US budget deficit nears 1 trillion dlrs: Treasury
The US budget deficit accelerated in March to hit a record nearly one trillion dollars in the first half of the current fiscal year as the government moved to bail out troubled institutions, government data showed Friday.
The deficit for the first six months of the fiscal year which began on October 1 was 956.80 billion dollars, said the Treasury's monthly statement of receipts and outlays.
Receipts during the six-month period to March 2009 were 989.83 billion dollars while outlays amounted to nearly 1.95 trillion dollars, the data showed.
The March deficit of 192.27 billion dollars was higher than the 160 billion dollars expected by most analysts, coming on the back of money poured by President Barack Obama's administration to rescue financial institutions.
All six months of the fiscal year so far recorded red ink. The last time the United States plunged into a consecutive six month deficit was during the October 2003-March 2004 period, officials said.
The non-partisan Congressional Budget Office (CBO) forecast last month the budget deficit could hit 1.845 trillion dollars for the whole year based on Obama's 3.5-trillion-dollar budget plan approved by Congress early this month.
The CBO said its budget deficit estimate for fiscal 2009, which ends on September 30, would be four times the 2008 record shortfall and amount to 13.1 percent of the country's total economic output.

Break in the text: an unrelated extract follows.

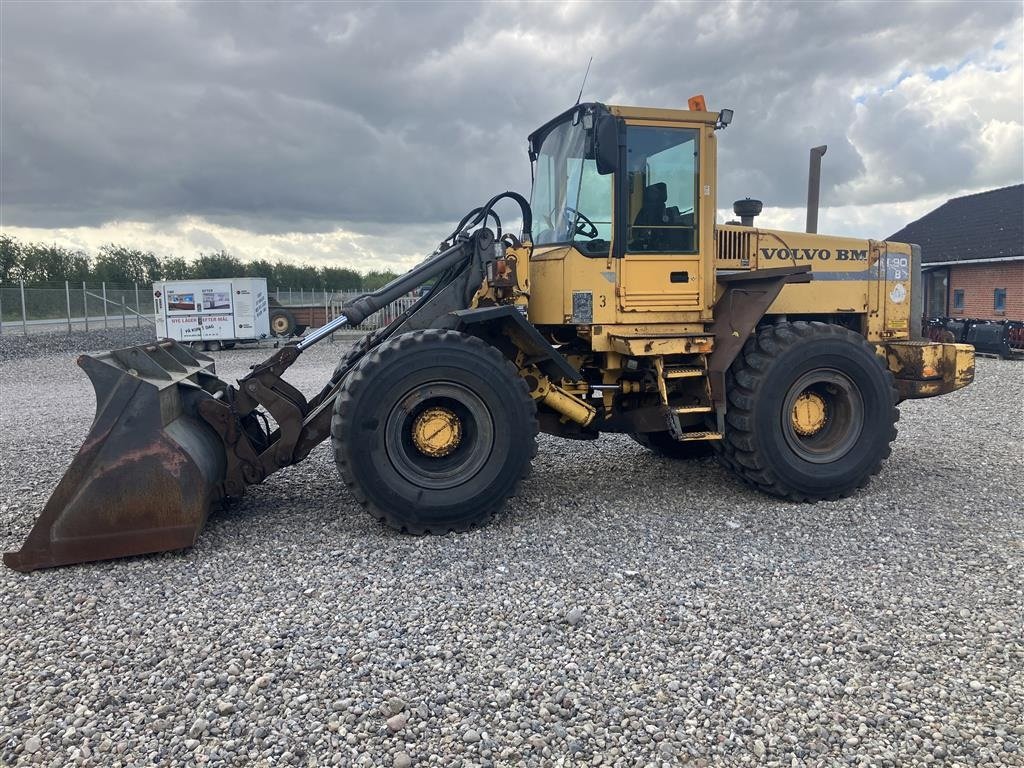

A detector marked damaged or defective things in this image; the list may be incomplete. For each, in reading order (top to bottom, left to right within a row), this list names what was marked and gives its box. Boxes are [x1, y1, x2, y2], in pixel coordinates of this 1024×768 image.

rusty bucket [3, 342, 228, 573]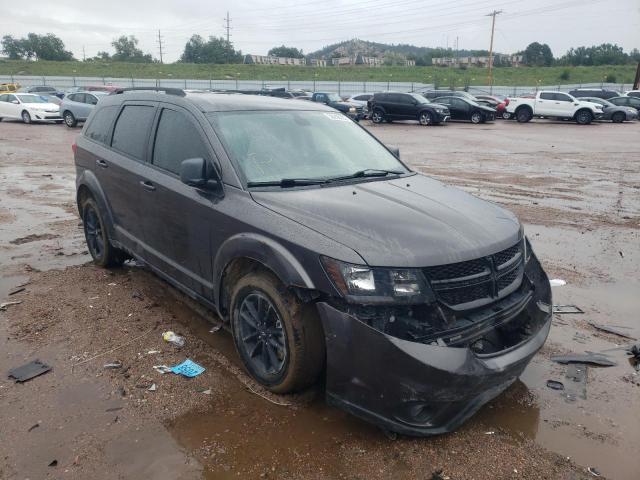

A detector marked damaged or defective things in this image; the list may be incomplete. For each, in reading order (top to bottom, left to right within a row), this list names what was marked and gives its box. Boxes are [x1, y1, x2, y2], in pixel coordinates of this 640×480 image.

damaged front bumper [318, 255, 552, 436]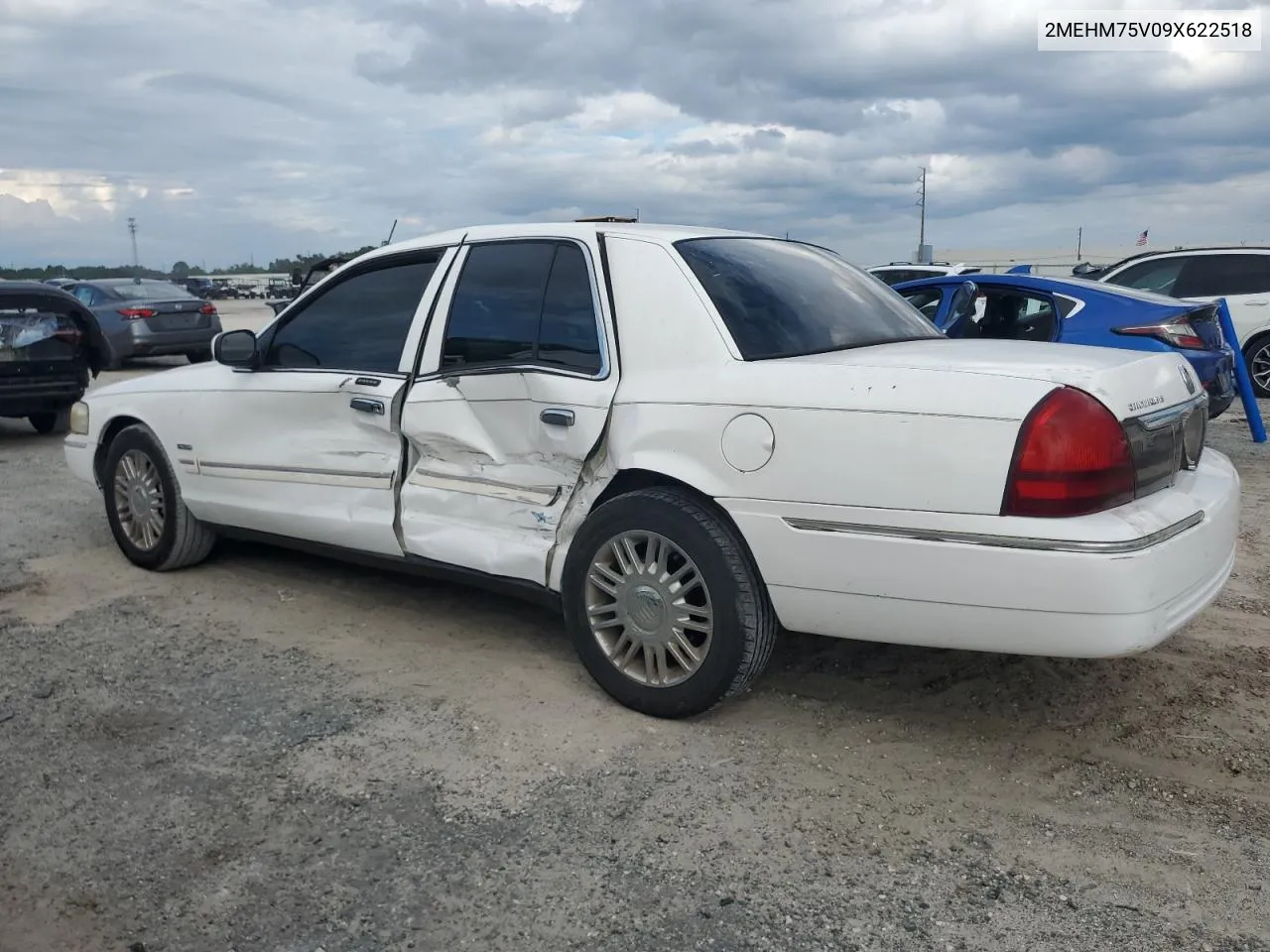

The Obama budget forecasts a 1.750 trillion dollar deficit in fiscal 2009, but foresees that figure falling to 1.171 trillion dollars in 2010.
The plan sees the deficit soaring to the largest percentage of gross domestic product since World War II, but the president touted a string of cost savings designed to lay new foundations for the US economy.
It also includes an optimistic forecast that the struggling US economy will post robust growth next year, projecting a 1.2 percent contraction in calendar 2009 but an expansion of 3.2 percent in 2010.
The president's plan includes investment in renewable energy, education, health care reform and is targeted to cut the deficit in half by the end of his current term in 2013.
The Treasury data Friday showed the administration used 293 billion dollars under the Troubled Asset Relief Program (TARP) to keep financial institutions afloat while another 60 billion dollars was injected into ailing mortgage finance giants Fannie Mae and Freddie Mac.
Nearly 120 billion dollars was also spent by the Treasury to purchase home mortgage securities, the data showed.
A US home mortgage meltdown triggered financial turmoil stemming from soured mortgage based securities that led to the collapse last year of financial institutions, including US investment banking icon Lehman Brothers, and slammed the brakes on growth.
The economy plunged into recession in December 2007.